(Image and question items)
** Begin **
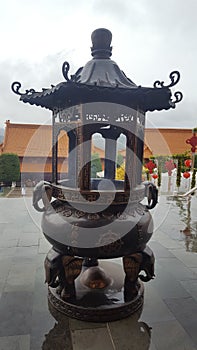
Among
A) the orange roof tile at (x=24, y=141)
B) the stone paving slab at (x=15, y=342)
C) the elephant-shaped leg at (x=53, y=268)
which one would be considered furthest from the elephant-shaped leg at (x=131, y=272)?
the orange roof tile at (x=24, y=141)

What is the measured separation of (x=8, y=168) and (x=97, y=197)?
58.0ft

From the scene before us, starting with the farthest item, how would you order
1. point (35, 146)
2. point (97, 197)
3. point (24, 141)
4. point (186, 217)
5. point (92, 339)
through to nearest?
point (24, 141)
point (35, 146)
point (186, 217)
point (97, 197)
point (92, 339)

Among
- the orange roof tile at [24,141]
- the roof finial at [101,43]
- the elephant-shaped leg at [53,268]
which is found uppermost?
the orange roof tile at [24,141]

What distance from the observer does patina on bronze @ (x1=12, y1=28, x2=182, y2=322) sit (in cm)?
220

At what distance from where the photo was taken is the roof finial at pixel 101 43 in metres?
2.38

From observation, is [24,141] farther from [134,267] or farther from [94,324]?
[94,324]

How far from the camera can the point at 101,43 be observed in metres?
2.41

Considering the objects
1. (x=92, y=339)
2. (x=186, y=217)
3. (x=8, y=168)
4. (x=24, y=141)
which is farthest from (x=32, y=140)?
(x=92, y=339)

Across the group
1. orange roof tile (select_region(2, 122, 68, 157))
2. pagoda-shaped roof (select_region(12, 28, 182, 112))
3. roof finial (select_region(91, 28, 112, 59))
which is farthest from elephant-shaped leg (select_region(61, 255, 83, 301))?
orange roof tile (select_region(2, 122, 68, 157))

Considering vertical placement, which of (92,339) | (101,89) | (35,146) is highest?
(35,146)

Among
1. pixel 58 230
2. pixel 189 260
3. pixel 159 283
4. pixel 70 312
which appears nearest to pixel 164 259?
pixel 189 260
** End **
Please update the items starting with the line that contains "Considering vertical placement, which" and going on through the end of the items, replacing "nearest" with "closest". Rewrite those lines with nothing else changed.

◆ **Complete answer**:
Considering vertical placement, which of (92,339) | (101,89) | (35,146) is highest?
(35,146)

Among
1. pixel 58 230
2. pixel 189 260
3. pixel 159 283
4. pixel 70 312
which appears closest to pixel 164 259?
pixel 189 260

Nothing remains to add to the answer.